- Born: 11 March 1960 (age 66) France
- Occupation: Magistrate
- Years active: 1984–present

= Laure Beccuau =

French magistrate (born 1960)

Laure Beccuau (born 11 March 1960) is a French magistrate, serving since 2021 as the 70th public prosecutor of Paris.

==Biography==
Laure Beccuau began her career as a judicial auditor (trainee magistrate) in January 1984. After two years of training at the French National School for the Judiciary, she was appointed substitute prosecutor of the Republic near the court of Rouen from 1 January 1986.

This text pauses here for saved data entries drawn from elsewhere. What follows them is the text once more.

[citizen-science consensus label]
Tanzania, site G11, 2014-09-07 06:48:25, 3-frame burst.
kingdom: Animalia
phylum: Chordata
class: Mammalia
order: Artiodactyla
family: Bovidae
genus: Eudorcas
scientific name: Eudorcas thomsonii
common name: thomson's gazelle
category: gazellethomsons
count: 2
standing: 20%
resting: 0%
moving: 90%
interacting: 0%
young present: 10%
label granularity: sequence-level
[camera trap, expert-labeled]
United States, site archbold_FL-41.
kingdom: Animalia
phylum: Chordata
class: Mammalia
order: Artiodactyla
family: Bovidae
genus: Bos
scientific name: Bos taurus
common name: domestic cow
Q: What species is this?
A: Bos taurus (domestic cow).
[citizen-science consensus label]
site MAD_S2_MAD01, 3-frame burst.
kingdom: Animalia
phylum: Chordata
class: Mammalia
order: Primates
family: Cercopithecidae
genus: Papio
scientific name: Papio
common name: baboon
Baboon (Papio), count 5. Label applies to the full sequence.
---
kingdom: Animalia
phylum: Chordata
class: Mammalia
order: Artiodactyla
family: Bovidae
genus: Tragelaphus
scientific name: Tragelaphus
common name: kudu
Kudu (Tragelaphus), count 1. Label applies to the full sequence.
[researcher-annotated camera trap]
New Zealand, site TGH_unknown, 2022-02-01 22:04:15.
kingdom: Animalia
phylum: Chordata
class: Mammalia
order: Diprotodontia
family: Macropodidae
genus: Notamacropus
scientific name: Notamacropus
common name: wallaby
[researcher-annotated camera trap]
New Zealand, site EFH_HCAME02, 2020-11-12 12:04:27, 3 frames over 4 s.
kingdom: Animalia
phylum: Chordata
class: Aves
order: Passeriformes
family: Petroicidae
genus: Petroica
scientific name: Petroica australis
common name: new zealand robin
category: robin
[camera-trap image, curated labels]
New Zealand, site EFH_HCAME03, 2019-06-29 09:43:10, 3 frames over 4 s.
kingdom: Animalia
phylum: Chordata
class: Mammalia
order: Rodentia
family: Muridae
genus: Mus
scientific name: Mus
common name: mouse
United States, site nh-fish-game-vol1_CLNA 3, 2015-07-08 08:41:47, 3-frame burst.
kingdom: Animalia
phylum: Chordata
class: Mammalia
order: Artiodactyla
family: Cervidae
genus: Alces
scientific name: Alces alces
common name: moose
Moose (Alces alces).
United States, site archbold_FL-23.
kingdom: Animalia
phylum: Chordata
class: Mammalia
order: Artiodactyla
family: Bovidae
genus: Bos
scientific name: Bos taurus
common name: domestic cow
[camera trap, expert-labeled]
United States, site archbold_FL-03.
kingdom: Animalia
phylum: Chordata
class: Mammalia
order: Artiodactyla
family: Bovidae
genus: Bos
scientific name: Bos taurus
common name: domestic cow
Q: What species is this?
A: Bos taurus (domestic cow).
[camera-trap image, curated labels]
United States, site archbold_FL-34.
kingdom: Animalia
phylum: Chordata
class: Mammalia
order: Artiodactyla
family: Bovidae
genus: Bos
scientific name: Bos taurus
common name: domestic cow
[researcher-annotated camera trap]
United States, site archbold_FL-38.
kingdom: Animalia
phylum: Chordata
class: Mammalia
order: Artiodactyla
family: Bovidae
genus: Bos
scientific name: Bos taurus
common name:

She was appointed first substitute prosecutor of the Republic in Chalon-sur-Saône in June 1993. She was appointed deputy prosecutor of the Republic in Lille in November 1998, then deputy prosecutor of the Republic in Versailles from 1 September 2002. She was appointed, out of hierarchy, deputy prosecutor of the Republic in Bobigny in August 2010. She was appointed prosecutor of the Republic near the court of Nîmes from 1 January 2013. She was appointed prosecutor of the Republic near the court of Créteil from 1 December 2016.

Succeeding Rémy Heitz, she was appointed prosecutor of the Republic near the Paris Judicial Court from 20 September 2021. She becomes the first woman to head the Paris public prosecutor's office.